Y así, mientras Don fue invitado a aprender a hablar conscientemente, a mí me invitaron a aprender a no juzgar el potencial de otros estudiantes. Nunca pienses que los demás son incapaces de recibir críticas. Nunca dudes en ofrecer algo que pueda ser útil para su trabajo interior. Nunca imagines que sabes lo que otros son capaces o incapaces de lograr.

La mayoría de nuestro grupo no estaba convencida. Era difícil creer que Don fuera capaz de controlarse, sin importar cuán genuinamente pretendiera hacerlo. Pero Don demostró que estábamos equivocados. Después de necesitar que se lo recordaran varias veces, aprendió a cumplir con su tarea, a bajar el tono de voz y a limitarse a no más de tres frases en cualquier reunión.

Pasó un año. Don y yo nos hicimos buenos amigos. Me vi obligado a hablar con él periódicamente y descubrí que era un amable gigante. Ya no entraríamos a nuestras reuniones y seríamos recibidos por la fuerte voz y la risa de Don. El león había sido domesticado.

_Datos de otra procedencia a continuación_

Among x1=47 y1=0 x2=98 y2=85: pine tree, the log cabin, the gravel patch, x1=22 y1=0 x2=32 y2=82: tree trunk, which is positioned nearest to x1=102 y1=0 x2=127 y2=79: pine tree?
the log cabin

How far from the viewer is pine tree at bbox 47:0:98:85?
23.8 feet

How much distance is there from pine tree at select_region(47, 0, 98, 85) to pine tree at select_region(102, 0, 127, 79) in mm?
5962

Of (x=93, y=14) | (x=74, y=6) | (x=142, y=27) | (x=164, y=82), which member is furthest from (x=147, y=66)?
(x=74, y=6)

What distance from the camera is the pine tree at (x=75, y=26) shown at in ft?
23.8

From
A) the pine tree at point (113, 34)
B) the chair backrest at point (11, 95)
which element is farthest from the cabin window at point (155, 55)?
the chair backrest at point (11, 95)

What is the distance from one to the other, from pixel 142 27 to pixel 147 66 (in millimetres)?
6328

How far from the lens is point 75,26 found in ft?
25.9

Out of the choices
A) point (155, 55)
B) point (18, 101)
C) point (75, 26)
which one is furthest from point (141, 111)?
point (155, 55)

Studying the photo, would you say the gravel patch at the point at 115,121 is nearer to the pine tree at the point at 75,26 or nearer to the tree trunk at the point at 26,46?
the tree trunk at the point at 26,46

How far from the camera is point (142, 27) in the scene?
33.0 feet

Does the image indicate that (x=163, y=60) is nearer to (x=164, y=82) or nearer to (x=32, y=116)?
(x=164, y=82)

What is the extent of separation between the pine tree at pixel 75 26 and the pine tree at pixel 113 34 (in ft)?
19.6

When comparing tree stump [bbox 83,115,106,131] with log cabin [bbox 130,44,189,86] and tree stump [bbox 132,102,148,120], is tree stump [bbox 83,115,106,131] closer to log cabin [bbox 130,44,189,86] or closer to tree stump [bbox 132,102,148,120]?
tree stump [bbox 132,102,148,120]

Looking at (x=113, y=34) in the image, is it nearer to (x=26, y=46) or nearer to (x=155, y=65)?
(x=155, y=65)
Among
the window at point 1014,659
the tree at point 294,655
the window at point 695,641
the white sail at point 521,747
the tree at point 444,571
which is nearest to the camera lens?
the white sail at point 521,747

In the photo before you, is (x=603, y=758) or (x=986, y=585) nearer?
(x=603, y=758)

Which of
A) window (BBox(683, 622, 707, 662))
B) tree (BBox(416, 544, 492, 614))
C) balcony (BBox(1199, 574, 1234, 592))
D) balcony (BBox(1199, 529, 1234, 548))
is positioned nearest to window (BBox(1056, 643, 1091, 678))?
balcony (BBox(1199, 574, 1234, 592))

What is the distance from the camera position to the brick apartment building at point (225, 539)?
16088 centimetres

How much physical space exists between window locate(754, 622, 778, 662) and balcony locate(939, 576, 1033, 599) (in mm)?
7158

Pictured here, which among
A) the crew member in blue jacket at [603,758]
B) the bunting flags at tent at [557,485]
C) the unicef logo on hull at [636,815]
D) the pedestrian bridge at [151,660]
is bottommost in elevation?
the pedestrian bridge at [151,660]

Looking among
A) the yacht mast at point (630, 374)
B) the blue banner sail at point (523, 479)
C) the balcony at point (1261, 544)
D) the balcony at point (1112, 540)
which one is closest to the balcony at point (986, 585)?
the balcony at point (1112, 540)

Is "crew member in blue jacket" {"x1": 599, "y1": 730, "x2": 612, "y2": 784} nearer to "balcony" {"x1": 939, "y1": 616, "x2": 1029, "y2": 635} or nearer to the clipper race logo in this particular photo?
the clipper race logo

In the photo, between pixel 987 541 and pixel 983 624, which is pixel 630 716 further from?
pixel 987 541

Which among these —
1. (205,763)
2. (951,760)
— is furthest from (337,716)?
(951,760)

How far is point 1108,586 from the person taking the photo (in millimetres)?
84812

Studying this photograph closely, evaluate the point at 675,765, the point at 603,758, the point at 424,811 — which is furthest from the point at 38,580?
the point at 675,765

En el aniversario de esta domesticación, algunos miembros del grupo se preguntaron si ya era hora de que la tarea de Don llegara a su fin, ahora que la había dominado. La costumbre dictaba que sólo la persona que asignaba una tarea podía rescindirla. Me dijeron que llamara al practicante principal para pedirle su opinión. «Queremos tener la menor cantidad de reglas posible», dijo de acuerdo con nuestro razonamiento, «así que si Don ya no necesita la ayuda de un andamio para restringir su conversación, también podemos eliminarlo».

Pero cuando llamé a Don para dejarle saber la buena noticia, no pude comunicarme. Lo intenté varias veces sin éxito. Nadie más en nuestro grupo pudo localizarlo. Dos días después, su hijo me devolvió la llamada después de ver mis llamadas perdidas en el teléfono de Don. Resultó que, durante la noche anterior a que intentara llamarlo, Don había muerto de un derrame cerebral.

La otra lección que aprendí de Don Price fue cuán erróneamente percibimos este trabajo. Situándonos en su punto de partida e intentando anticipar su trayectoria, asumimos que se trata de un viaje del punto A al punto B, como dominar un idioma o aprender a tocar el piano. Asumimos que si tenemos suficiente tiempo y resistencia, alcanzaremos este objetivo, pero esto es absurdo. Las diferencias entre los estudiantes son tan grandes y tan profundas que nuestra edad inicial y nuestra esperanza de vida proyectada son irrelevantes. No existe un punto general A y B, ni tampoco un plazo general. Sólo existe nuestro viaje y nuestro tiempo. En este trabajo corremos un maratón por nosotros mismos y contra nosotros mismos. A medida que persistimos, la obra nos penetra cada vez más profundamente hasta fusionarse con nuestro destino. Cuando lo hace, contiene una misteriosa lección personalizada exclusivamente para nosotros.

Domine esa lección y será libre de irse, al igual que Don Price.